空间问题数据行

++++++++++

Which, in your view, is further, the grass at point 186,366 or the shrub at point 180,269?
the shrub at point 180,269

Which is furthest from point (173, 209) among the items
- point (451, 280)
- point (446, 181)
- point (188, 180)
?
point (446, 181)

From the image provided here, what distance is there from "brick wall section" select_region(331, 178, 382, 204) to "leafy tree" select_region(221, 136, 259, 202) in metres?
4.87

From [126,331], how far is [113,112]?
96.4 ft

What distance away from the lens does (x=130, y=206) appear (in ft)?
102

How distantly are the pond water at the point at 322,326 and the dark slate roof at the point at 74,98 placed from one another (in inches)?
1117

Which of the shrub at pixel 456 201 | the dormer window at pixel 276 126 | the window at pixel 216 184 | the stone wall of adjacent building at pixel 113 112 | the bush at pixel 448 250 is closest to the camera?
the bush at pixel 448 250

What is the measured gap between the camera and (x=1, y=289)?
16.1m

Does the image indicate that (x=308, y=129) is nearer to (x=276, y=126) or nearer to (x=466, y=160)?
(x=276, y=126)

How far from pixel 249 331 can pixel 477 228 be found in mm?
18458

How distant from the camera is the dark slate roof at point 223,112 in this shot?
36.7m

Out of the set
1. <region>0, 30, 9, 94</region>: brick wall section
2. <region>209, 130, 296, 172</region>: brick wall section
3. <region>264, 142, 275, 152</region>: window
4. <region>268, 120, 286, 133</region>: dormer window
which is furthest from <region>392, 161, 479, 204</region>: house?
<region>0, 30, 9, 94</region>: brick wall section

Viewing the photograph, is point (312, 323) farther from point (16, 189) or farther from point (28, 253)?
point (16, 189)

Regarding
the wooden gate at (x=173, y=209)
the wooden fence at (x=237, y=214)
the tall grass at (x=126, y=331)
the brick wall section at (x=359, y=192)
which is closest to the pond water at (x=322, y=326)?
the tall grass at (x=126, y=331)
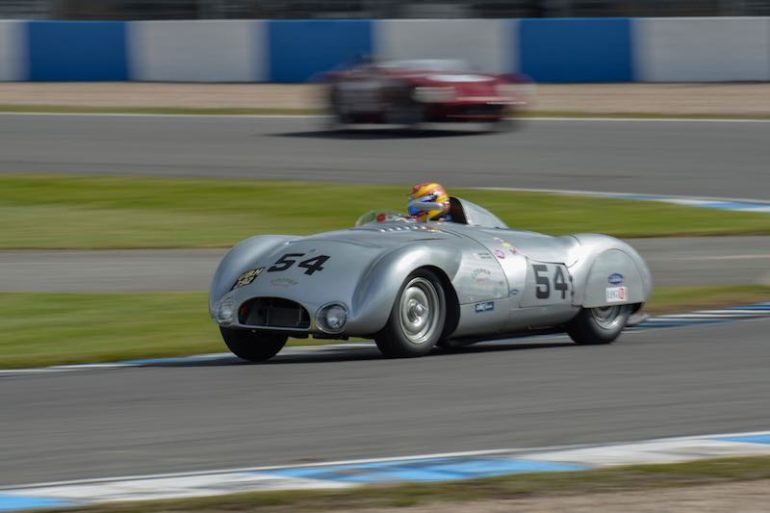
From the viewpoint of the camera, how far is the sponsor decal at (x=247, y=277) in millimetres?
7973

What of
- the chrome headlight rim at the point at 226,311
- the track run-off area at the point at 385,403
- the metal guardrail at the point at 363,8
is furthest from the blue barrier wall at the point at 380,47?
the chrome headlight rim at the point at 226,311

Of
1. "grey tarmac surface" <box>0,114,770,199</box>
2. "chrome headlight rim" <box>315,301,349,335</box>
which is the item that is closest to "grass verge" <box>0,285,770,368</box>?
"chrome headlight rim" <box>315,301,349,335</box>

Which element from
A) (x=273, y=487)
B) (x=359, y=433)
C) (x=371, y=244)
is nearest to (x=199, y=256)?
(x=371, y=244)

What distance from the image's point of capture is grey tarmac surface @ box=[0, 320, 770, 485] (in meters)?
5.77

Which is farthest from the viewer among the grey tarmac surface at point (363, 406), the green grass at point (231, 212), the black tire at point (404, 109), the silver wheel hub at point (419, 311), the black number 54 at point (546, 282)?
the black tire at point (404, 109)

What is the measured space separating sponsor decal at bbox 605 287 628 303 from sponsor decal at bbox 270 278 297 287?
6.81ft

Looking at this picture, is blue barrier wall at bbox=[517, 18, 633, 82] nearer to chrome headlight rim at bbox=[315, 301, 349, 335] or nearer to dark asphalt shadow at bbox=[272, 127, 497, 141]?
dark asphalt shadow at bbox=[272, 127, 497, 141]

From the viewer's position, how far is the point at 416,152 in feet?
66.4

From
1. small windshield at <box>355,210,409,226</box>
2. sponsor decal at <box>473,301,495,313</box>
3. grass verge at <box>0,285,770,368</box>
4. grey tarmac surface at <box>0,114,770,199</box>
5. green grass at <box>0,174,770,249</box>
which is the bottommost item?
green grass at <box>0,174,770,249</box>

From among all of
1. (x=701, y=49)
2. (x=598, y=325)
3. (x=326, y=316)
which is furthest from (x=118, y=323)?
(x=701, y=49)

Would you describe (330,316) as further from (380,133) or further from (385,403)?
(380,133)

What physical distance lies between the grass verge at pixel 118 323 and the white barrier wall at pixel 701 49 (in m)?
15.5

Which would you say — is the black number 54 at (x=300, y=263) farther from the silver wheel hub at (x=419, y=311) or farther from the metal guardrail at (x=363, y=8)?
the metal guardrail at (x=363, y=8)

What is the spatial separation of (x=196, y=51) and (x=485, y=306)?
21367mm
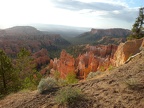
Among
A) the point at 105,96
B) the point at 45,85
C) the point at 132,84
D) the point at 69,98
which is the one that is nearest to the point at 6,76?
the point at 45,85

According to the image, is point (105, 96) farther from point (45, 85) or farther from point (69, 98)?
point (45, 85)

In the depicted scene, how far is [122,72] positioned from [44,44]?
95.7m

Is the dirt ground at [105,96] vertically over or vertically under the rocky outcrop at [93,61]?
over

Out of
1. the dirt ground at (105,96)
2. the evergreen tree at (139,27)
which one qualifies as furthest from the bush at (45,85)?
the evergreen tree at (139,27)

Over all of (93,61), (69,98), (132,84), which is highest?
(132,84)

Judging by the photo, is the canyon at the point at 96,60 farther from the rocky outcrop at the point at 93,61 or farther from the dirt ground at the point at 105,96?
the dirt ground at the point at 105,96

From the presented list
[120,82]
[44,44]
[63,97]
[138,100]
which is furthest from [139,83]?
[44,44]

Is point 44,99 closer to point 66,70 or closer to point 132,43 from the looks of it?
point 132,43

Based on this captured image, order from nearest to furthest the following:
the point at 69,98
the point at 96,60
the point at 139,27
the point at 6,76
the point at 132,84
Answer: the point at 69,98
the point at 132,84
the point at 6,76
the point at 139,27
the point at 96,60

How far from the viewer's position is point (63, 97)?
221 inches

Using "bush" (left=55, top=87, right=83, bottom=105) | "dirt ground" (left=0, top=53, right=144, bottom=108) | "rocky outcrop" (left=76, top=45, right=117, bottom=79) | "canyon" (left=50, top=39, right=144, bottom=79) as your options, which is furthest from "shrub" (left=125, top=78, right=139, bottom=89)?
"rocky outcrop" (left=76, top=45, right=117, bottom=79)

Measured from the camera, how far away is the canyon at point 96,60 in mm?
16531

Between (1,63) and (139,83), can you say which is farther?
(1,63)

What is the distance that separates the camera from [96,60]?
1459 inches
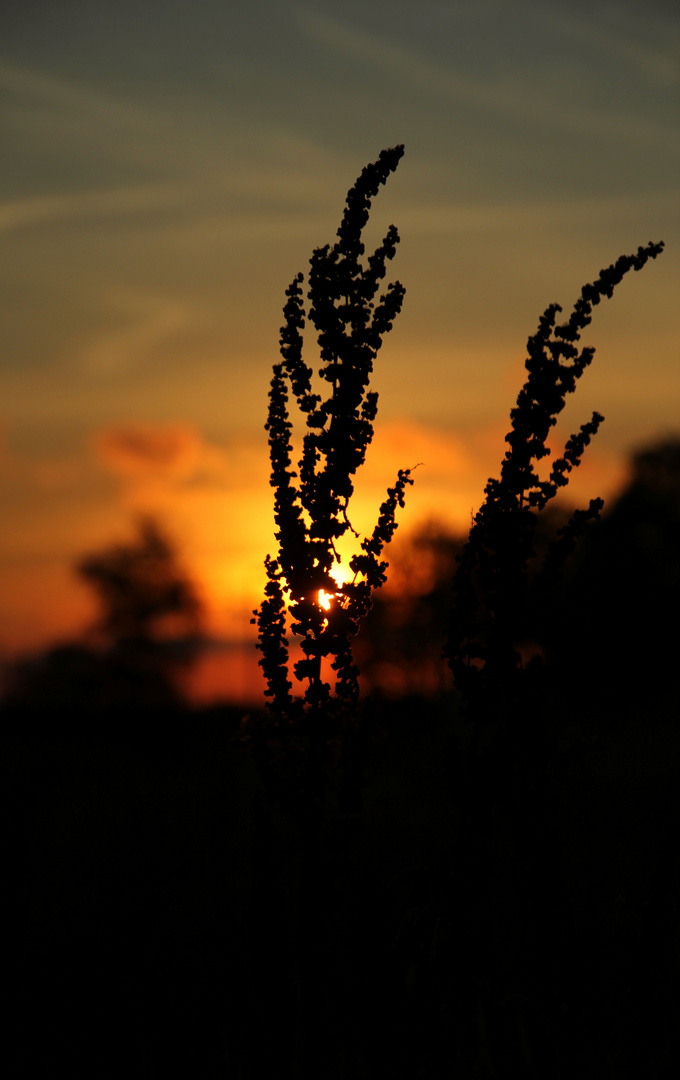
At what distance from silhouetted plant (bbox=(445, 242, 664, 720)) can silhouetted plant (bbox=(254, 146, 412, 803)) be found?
0.70 metres

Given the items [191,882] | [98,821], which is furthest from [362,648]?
[191,882]

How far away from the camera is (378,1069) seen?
4.45 m

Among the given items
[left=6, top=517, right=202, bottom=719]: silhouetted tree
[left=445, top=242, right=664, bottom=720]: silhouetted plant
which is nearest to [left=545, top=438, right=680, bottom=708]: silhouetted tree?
[left=6, top=517, right=202, bottom=719]: silhouetted tree

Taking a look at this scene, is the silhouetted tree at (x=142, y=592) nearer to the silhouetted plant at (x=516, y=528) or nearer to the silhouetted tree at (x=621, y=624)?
the silhouetted tree at (x=621, y=624)

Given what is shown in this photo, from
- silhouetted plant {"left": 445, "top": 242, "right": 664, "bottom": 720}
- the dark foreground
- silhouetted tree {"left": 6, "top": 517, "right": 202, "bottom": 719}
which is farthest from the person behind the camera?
silhouetted tree {"left": 6, "top": 517, "right": 202, "bottom": 719}

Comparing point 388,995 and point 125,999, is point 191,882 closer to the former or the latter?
point 125,999

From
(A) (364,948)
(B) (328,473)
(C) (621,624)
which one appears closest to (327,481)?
(B) (328,473)

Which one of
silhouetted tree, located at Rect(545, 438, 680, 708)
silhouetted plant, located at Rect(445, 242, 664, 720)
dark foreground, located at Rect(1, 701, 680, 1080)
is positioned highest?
silhouetted tree, located at Rect(545, 438, 680, 708)

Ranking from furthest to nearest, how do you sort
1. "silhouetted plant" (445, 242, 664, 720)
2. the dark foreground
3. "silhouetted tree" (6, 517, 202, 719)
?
"silhouetted tree" (6, 517, 202, 719)
"silhouetted plant" (445, 242, 664, 720)
the dark foreground

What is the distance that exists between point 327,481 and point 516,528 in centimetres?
118

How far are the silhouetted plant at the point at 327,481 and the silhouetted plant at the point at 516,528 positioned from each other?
695 mm

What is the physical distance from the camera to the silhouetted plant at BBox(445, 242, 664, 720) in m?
4.99

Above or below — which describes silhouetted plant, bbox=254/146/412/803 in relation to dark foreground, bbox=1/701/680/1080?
above

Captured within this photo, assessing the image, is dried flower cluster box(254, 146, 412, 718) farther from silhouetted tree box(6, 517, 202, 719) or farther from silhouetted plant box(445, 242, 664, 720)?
silhouetted tree box(6, 517, 202, 719)
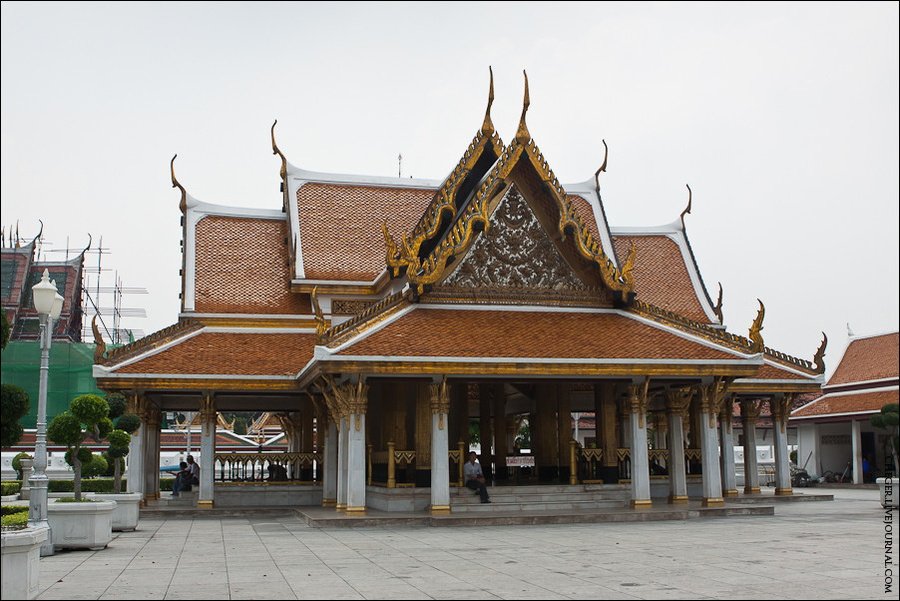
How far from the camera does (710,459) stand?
1666 cm

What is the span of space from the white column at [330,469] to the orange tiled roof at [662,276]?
870 centimetres

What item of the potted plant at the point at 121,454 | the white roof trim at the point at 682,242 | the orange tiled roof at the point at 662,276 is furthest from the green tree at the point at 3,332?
the white roof trim at the point at 682,242

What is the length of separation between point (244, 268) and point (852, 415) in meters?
21.3

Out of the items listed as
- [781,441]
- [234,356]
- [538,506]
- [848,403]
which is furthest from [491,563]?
[848,403]

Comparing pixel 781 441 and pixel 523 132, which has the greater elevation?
pixel 523 132

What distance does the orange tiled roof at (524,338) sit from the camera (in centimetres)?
1489

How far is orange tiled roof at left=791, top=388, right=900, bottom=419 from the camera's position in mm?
Answer: 30375

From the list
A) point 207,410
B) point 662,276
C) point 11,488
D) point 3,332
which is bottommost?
point 11,488

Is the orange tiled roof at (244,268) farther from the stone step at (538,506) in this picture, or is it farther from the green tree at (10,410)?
the green tree at (10,410)

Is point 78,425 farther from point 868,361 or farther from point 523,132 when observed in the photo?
point 868,361

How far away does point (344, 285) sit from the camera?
2052 cm

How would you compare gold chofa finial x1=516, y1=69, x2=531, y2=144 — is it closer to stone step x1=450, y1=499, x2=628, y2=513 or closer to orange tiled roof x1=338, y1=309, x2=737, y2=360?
orange tiled roof x1=338, y1=309, x2=737, y2=360

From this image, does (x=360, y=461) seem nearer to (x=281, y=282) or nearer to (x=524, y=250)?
(x=524, y=250)

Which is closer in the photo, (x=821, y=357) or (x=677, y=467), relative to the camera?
(x=677, y=467)
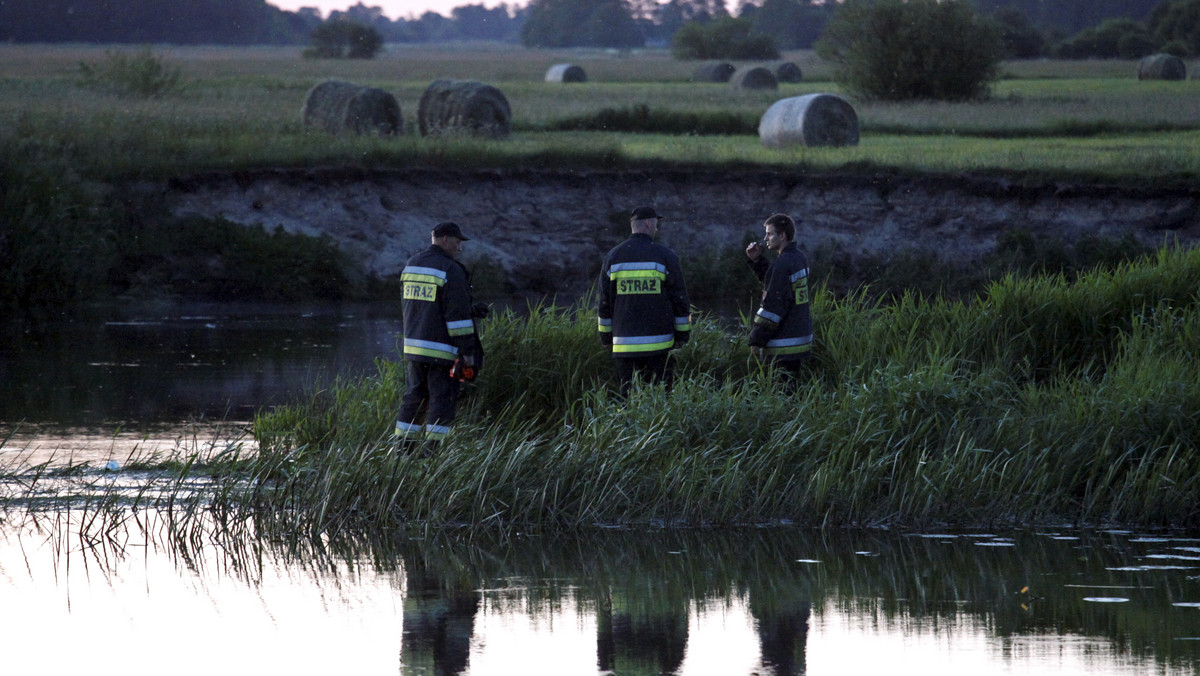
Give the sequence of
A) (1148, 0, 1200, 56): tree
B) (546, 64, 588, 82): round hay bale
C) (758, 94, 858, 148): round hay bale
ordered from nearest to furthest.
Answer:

++++++++++

**必做任务**
请抄写从含有“Is the dirt”的那一行到含有“1459 inches”的那一行之间的数据，首尾两行都包括在内，内容不作任何改动。

**练习答案**
Is the dirt ground at [105,96] vertically over or vertically under the rocky outcrop at [93,61]?
over

Out of
1. the dirt ground at (105,96)
2. the evergreen tree at (139,27)
which one qualifies as furthest from the bush at (45,85)?
the evergreen tree at (139,27)

Over all of (93,61), (69,98), (132,84), which is highest?
(132,84)

Judging by the photo, is the canyon at the point at 96,60 farther from the rocky outcrop at the point at 93,61 or farther from the dirt ground at the point at 105,96?
the dirt ground at the point at 105,96

From the presented list
[120,82]
[44,44]
[63,97]
[138,100]
which is furthest from [139,83]?
[44,44]

Is point 44,99 closer to point 66,70 or closer to point 132,43 from the looks of it?
point 132,43

Based on this captured image, order from nearest to furthest the following:
the point at 69,98
the point at 96,60
the point at 139,27
the point at 6,76
the point at 132,84
Answer: the point at 69,98
the point at 132,84
the point at 6,76
the point at 139,27
the point at 96,60

How far from the viewer's position is point (63, 97)?
221 inches

Using "bush" (left=55, top=87, right=83, bottom=105) | "dirt ground" (left=0, top=53, right=144, bottom=108) | "rocky outcrop" (left=76, top=45, right=117, bottom=79) | "canyon" (left=50, top=39, right=144, bottom=79) as your options, which is furthest from "shrub" (left=125, top=78, right=139, bottom=89)?
"rocky outcrop" (left=76, top=45, right=117, bottom=79)

Measured from the camera, how far away is the canyon at point 96,60 in mm?
16531

Between (1,63) and (139,83), can you say which is farther?
(1,63)

What is the distance that separates the camera from [96,60]?
1459 inches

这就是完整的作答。